Corporate Social Resonsibility : Le GM aurait-il détourné le système ?

Avec le scandale concernant la National CSR Foundation que Sunday Times a révélé dans sa dernière livraison, un suivi s’imposait. Notre dossier de la semaine est sur la gestion des fonds portant sur le Corporate Social Responsibility suite aux récents amendements apportés par le gouvernement MSM-ML dans son dernier budget. Des amendements qui ont chamboulé le système existant : ainsi, les parties prenantes dénoncent le fait que des ONG commencent à fermer leurs portes par manque de fonds, ainsi que le manque de transparence quant à l’allocation des fonds par la NCSRF. Certains n’hésitent pas à affirmer que le gouvernement a accaparé ce qui relevait de la politique sociétale des entreprises à son compte et aurait même créé une taxe « déguisée » pour se constituer une « manne ».

En 2009, Rama Sithanen, alors ministre des Finances, lançait le programme Corporate Social Responsibility (CSR) dans le but de combattre la pauvreté en invitant les entreprises du secteur privé à y apporter leur contribution. Les compagnies et autres groupes doivent ainsi allouer 2 % de leurs bénéfices à des activités sociales.

 Or, en 2015, le gouvernement Lepep, avec Pravind Jugnauth aux Finances, annonce l’abolition de ce système. Les entreprises ne pourront plus utiliser leurs fonds CSR selon leur propre politique sociétale. Pravind Jugnauth avait ainsi annoncé la création de la National CSR Foundation (NCSRF), qui est en opération depuis janvier 2017. Dès lors, les entreprises du secteur privé doivent verser 50 à 75 % des 2 % directement à la NCSRF. À son tour, le gouvernement utilise les fonds de cette fondation pour venir en aide aux ONG qu’il a sélectionnées.

Une politique qui est loin de faire l’unanimité

Selon un CSR Manager sous couvert de l’anonymat, le nouveau système CSR s’apparente plutôt à une Corporate Social Tax surtout après la création de la National CSR Foundation (NCSRF).

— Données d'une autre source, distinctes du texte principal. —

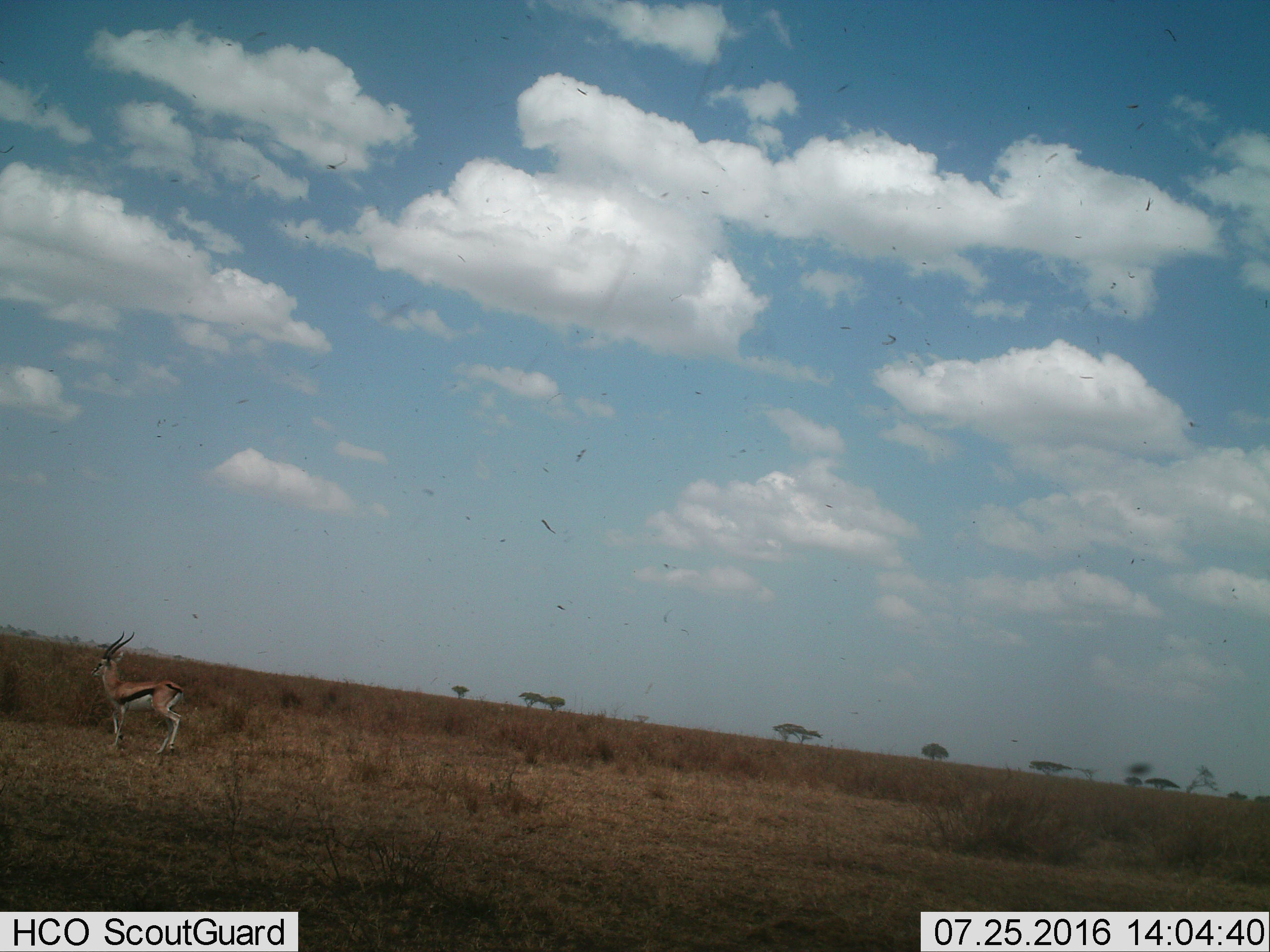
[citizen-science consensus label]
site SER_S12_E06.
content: unidentified animal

La CSR serait, selon lui, devenu une manne politique.

Plusieurs autres compagnies qui ont à cœur leur politique sociale décrient le nouveau système. Idem pour les ONG qui dépendent de ces derniers. Selon l’économiste Namben Mootoosamy, il y a très peu de transparence quant à la gestion des fonds CSR par la NCSRF. Sollicité, le CSR Manager d’un groupe du secteur privé a expliqué, sous le couvert de l’anonymat, que le CSR est devenu « une manne politique ». Et d’ajouter que l’actuel gouvernement a apporté des changements au programme CSR, non pas pour le meilleur mais « pour le pire ».

Des ONG ferment leurs portes

Depuis la mise en opération de la NCSRF, des ONG ont dû mettre la clé sous le paillasson, vu elles éprouvaient des difficultés à survivre. Selon Danny Philippe, ancien membre et employé de LEAD, certaines ONG sont forcées à réduire leurs effectifs. « La création de la NCSRF et cette mesure mise en place par le gouvernement pour que le secteur privé verse 50 % des 2 % des bénéfices directement à cette fondation sont les principales causes derrière les difficultés qu’éprouvent les ONG », soutient Danny Philippe.

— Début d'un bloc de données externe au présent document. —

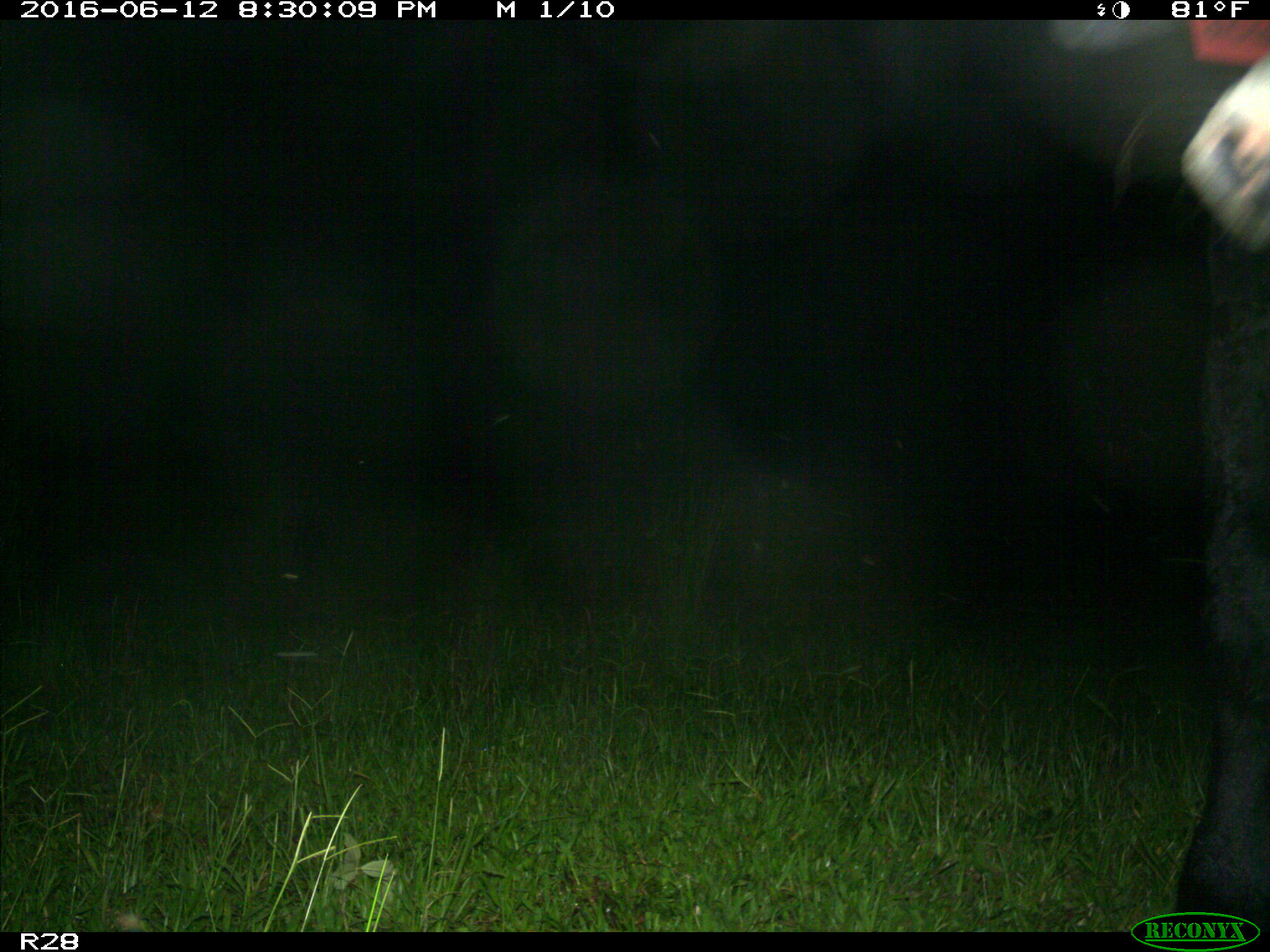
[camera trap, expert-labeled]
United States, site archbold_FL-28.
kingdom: Animalia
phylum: Chordata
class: Mammalia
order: Artiodactyla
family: Bovidae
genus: Bos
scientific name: Bos taurus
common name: domestic cow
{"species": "Bos taurus (domestic cow)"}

 Autrefois, explique-t-il, les organisations utilisaient une partie de l’argent reçu pour rémunérer leurs employés. Or, tel n’est plus le cas pour beaucoup d’ONG. « Je me suis moi-même retrouvé dans une situation où je ne pouvais plus continuer à travailler pour LEAD, qui œuvre dans la prévention contre l’abus de drogue sur le plan national. Cette organisation est dans une mauvaise situation financière et on ne peut pas travailler dans une ONG sans percevoir un salaire », explique-t-il.

 

Quand le GM fait une mainmise sur la responsabilité sociale des entreprises

 Interrogé sur le sujet, le CSR Manager d’un groupe du secteur privé explique sous le couvert de l’anonymat que les changements apportés par ce gouvernement dans le domaine du financement sociétal « ne sont pas pour le meilleur mais pour le pire », que ce soit pour les compagnies ou pour les ONG. « Les derniers amendements au programme de CSR, notamment la création de la National CSR Foundation, vont à l’encontre de la philosophie de la CSR. La CSR est la responsabilité sociale du secteur privé et non pas celle du gouvernement. C’est au secteur privé de gérer les fonds. Maintenant 50 % de notre fonds CSR doivent être versées au gouvernement. C’est de la Corporate Social Responsibility ou une Corporate Government Tax ? Si le gouvernement veut percevoir une taxe, qu’il le dit au secteur privé ».

Notre interlocuteur ajoute que le gouvernement donne l’impression qu’il « veut prendre le contrôle absolu du programme CSR », alors qu’il a déjà deux fonds sur pied, notamment le Consolidated Fund ou le National Empowerment Fund, à travers lesquels il peut exercer ses responsabilités sociales.

« En 2009, le ministre des Finances d’alors, Rama Sithanen, avait lancé le programme CSR, et invité le secteur privé à participer à la responsabilité sociale. Maintenant, l’actuel gouvernement nous demande de verser 50 à 75 % de notre fonds CSR à la National CSR Foundation. Comment allons-nous mettre une structure debout et aider des ONG avec seulement 25 % de fonds restants ? Ce n’est pas définitivement pas une bonne initiative. Mais que voulez-vous, le gouvernement, c’est le gouvernement et on doit se plier à ses exigences. La CSR est devenue une manne politique. »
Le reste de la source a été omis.